Another one of the hacker's videos shows how he performs the attacks using a Microsoft connection protocol, RDP, or Remote Desktop Protocol.
RDP was developed by Microsoft to let administrators access other remote computers. Since many POS terminals are Windows-based, Visa warned merchants in last August that RDP log-ons should be disabled.
Postings on the underground forums seen by IDG News Service show that cybercriminals buy and sell access to point-of-sale terminals and other systems that have RDP enabled.
Intruders often try the default login and password for terminals, and if that doesn't work, attempt brute-force attacks, which try many combinations of credentials. Vulnerable IP addresses can be probed from anywhere in the world for weaknesses.

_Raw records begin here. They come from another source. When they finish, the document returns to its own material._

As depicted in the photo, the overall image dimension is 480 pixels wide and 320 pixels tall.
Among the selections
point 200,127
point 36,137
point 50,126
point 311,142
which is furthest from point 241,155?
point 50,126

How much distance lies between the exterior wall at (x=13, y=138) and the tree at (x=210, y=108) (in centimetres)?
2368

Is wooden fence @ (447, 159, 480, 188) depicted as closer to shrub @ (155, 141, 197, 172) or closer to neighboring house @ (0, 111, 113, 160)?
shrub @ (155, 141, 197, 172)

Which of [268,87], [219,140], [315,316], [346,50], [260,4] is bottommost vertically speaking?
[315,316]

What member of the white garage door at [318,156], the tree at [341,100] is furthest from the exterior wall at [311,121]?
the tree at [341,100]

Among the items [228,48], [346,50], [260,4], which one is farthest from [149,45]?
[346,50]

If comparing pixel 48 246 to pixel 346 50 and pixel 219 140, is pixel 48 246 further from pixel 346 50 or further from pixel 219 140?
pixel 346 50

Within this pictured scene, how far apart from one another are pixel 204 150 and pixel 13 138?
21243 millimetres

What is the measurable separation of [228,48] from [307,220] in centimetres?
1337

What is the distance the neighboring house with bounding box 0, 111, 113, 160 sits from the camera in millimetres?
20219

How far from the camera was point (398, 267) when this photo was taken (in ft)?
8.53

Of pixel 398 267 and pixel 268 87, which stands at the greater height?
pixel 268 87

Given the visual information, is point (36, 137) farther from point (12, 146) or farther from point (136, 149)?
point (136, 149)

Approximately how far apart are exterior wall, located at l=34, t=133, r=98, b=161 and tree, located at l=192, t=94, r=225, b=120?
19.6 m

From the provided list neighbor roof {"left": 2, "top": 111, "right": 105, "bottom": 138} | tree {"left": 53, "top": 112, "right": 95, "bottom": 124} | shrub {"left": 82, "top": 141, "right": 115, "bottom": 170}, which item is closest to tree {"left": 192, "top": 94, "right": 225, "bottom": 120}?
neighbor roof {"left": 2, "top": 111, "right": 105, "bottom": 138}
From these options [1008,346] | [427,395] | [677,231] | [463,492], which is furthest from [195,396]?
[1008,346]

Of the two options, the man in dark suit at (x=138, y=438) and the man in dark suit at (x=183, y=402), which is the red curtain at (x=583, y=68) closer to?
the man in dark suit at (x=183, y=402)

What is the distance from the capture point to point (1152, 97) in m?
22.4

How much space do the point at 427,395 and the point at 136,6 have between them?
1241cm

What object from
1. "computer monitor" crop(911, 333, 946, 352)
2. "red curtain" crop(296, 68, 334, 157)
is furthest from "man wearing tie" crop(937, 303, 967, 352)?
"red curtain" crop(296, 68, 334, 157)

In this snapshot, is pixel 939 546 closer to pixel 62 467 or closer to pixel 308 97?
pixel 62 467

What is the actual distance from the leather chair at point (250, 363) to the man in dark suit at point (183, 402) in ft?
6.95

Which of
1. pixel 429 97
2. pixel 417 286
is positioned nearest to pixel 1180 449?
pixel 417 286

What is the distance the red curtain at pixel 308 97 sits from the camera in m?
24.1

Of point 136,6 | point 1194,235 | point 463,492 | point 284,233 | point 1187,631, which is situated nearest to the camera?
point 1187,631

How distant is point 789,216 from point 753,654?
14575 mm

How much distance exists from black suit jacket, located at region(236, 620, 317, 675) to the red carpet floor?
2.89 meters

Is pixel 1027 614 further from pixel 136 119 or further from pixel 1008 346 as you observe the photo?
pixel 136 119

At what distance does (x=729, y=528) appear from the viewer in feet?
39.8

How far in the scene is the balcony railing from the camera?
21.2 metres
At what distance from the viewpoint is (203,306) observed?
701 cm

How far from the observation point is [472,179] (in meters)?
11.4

The hacker who posted on YouTube showed he had access to sales orders of the events company between 2009 through 2012. Various video frames show customer names, addresses, email addresses, credit card numbers and expiration dates.
An analysis by IntelCrawler shows a thriving interest in RDP hacking. Its analysts gather data from password-protected forums used by cybercriminals, which gives insight into the latest trends.
On Nov. 27, the day that Target believes hackers began collecting payment card details, a posting on a Russian-language forum showed a buyer offering $100 for access to a hacked RDP POS terminal.
The buyer was interested in Track 1 and Track 2 data, which is information coded on the back of a payment card's magnetic stripe. Track 1 data contains a card number, the holder's name expiration date, while Track 2 data contains the card number and expiration date.